Entries from a spatial question set:
↓

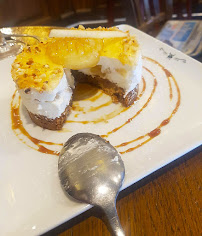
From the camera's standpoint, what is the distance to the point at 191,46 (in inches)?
105

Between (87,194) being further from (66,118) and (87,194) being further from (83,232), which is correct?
(66,118)

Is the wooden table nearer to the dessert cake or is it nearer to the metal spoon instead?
the metal spoon

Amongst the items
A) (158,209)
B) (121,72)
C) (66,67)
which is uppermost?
(66,67)

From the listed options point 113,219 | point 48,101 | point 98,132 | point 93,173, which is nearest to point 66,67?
point 48,101

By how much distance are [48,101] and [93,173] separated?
0.63m

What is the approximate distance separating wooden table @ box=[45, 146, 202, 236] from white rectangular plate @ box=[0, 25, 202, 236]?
78 mm

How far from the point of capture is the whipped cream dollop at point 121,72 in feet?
5.80

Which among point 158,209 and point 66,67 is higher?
point 66,67

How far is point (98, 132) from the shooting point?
169 centimetres

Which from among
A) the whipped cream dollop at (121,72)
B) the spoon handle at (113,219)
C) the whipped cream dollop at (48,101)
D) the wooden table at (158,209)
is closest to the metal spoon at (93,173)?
the spoon handle at (113,219)

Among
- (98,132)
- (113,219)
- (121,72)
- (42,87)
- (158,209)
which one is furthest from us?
(121,72)

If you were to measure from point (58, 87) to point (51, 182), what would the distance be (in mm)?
619

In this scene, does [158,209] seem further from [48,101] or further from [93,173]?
[48,101]

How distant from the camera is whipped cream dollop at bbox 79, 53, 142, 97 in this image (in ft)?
5.80
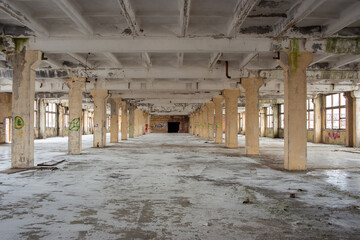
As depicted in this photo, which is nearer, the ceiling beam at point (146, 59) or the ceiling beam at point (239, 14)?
the ceiling beam at point (239, 14)

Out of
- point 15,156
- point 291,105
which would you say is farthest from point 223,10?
point 15,156

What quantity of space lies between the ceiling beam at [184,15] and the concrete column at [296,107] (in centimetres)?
346

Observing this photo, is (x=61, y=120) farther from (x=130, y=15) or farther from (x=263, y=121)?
(x=130, y=15)

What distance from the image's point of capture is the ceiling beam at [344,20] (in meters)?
7.43

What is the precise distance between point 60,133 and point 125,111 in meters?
12.6

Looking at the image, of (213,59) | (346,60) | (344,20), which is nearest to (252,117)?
(213,59)

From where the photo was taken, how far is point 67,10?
24.1ft

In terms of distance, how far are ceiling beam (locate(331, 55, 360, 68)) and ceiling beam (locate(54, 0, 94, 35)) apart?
1075cm

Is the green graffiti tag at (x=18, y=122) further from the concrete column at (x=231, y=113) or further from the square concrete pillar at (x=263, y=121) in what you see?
the square concrete pillar at (x=263, y=121)

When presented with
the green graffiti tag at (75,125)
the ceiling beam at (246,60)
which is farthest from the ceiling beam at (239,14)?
the green graffiti tag at (75,125)

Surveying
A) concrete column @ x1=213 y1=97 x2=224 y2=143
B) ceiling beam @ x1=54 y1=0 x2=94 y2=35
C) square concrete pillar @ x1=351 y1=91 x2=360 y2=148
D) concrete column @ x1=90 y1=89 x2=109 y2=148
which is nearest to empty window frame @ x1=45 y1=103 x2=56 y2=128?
concrete column @ x1=90 y1=89 x2=109 y2=148

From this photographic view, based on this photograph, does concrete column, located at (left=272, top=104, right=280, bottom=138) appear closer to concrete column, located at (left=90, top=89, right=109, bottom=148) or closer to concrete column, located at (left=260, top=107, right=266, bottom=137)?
concrete column, located at (left=260, top=107, right=266, bottom=137)

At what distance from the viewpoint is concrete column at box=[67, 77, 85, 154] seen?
48.3 feet

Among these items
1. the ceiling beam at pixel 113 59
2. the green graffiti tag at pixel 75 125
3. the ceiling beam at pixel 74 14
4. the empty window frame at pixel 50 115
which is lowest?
the green graffiti tag at pixel 75 125
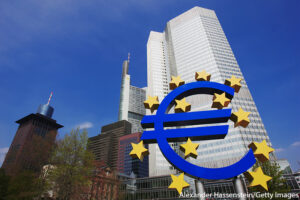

↑

Task to complete. Update all of the entries above by replacing "whipped cream dollop" with "whipped cream topping" and leaving everything else unchanged. Leave the pictures out of your answer.

Exercise result.
From the camera's standpoint, what is the distance to the point at 191,46 (in inches)?
105

Between (87,194) being further from (66,118) and (87,194) being further from (83,232), which is correct?
(66,118)

Is the wooden table nearer to the dessert cake or is it nearer to the metal spoon instead?
the metal spoon

Amongst the items
A) (158,209)
B) (121,72)
C) (66,67)
which is uppermost?
(66,67)

From the listed options point 113,219 | point 48,101 | point 98,132 | point 93,173, which is nearest to point 66,67?
point 48,101

By how much distance are [48,101] and [93,173] separated?
0.63m

What is the approximate distance separating wooden table @ box=[45, 146, 202, 236] from white rectangular plate @ box=[0, 25, 202, 236]?
78 mm

How far from the point of capture is the whipped cream topping at point 121,72 in feet?
5.80

Which among point 158,209 and point 66,67 is higher?
point 66,67

How far is point (98, 132) from the shooting point?
169 centimetres

Which from among
A) the whipped cream topping at (121,72)
B) the spoon handle at (113,219)
C) the whipped cream topping at (48,101)
D) the wooden table at (158,209)
is closest to the metal spoon at (93,173)?
the spoon handle at (113,219)

Among
- (98,132)
- (113,219)
- (121,72)
- (42,87)
- (158,209)
which one is furthest from us?
(121,72)

If you were to measure from point (58, 87) to point (51, 182), what would the distance be (in mm)?
619

In this scene, does [158,209] seem further from [48,101] or further from [93,173]?
[48,101]

How distant from the camera is whipped cream topping at bbox 79, 53, 142, 97 in this image (in ft)?
5.80
As depicted in this photo, which is nearer, the ceiling beam at point (146, 59) or the ceiling beam at point (239, 14)?
the ceiling beam at point (239, 14)

Out of
- point 15,156
- point 291,105
which would you say is farthest from point 223,10?
point 15,156

What quantity of space lies between the ceiling beam at [184,15] and the concrete column at [296,107] (in centimetres)?
346

Observing this photo, is (x=61, y=120) farther from (x=130, y=15) or farther from (x=263, y=121)?
(x=130, y=15)

What distance from the image's point of capture is the ceiling beam at [344,20] (in meters)?
7.43

What is the precise distance between point 60,133 and point 125,111 in meters?
12.6

Looking at the image, of (213,59) | (346,60) | (344,20), which is nearest to (252,117)?
(213,59)

From where the photo was taken, how far is point 67,10?
24.1ft

In terms of distance, how far are ceiling beam (locate(331, 55, 360, 68)) and ceiling beam (locate(54, 0, 94, 35)) apart?
1075cm

Is the green graffiti tag at (x=18, y=122) further from the concrete column at (x=231, y=113) or further from the square concrete pillar at (x=263, y=121) in what you see?
the square concrete pillar at (x=263, y=121)

When presented with
the green graffiti tag at (75,125)
the ceiling beam at (246,60)
which is farthest from the ceiling beam at (239,14)?
the green graffiti tag at (75,125)

Surveying
A) concrete column @ x1=213 y1=97 x2=224 y2=143
B) ceiling beam @ x1=54 y1=0 x2=94 y2=35
C) square concrete pillar @ x1=351 y1=91 x2=360 y2=148
D) concrete column @ x1=90 y1=89 x2=109 y2=148
which is nearest to empty window frame @ x1=45 y1=103 x2=56 y2=128?
concrete column @ x1=90 y1=89 x2=109 y2=148

From this photographic view, based on this photograph, does concrete column, located at (left=272, top=104, right=280, bottom=138) appear closer to concrete column, located at (left=90, top=89, right=109, bottom=148) or closer to concrete column, located at (left=260, top=107, right=266, bottom=137)?
concrete column, located at (left=260, top=107, right=266, bottom=137)

At what distance from the viewpoint is concrete column at box=[67, 77, 85, 154] seen?
48.3 feet

Among these items
1. the ceiling beam at pixel 113 59
2. the green graffiti tag at pixel 75 125
3. the ceiling beam at pixel 74 14
4. the empty window frame at pixel 50 115
which is lowest?
the green graffiti tag at pixel 75 125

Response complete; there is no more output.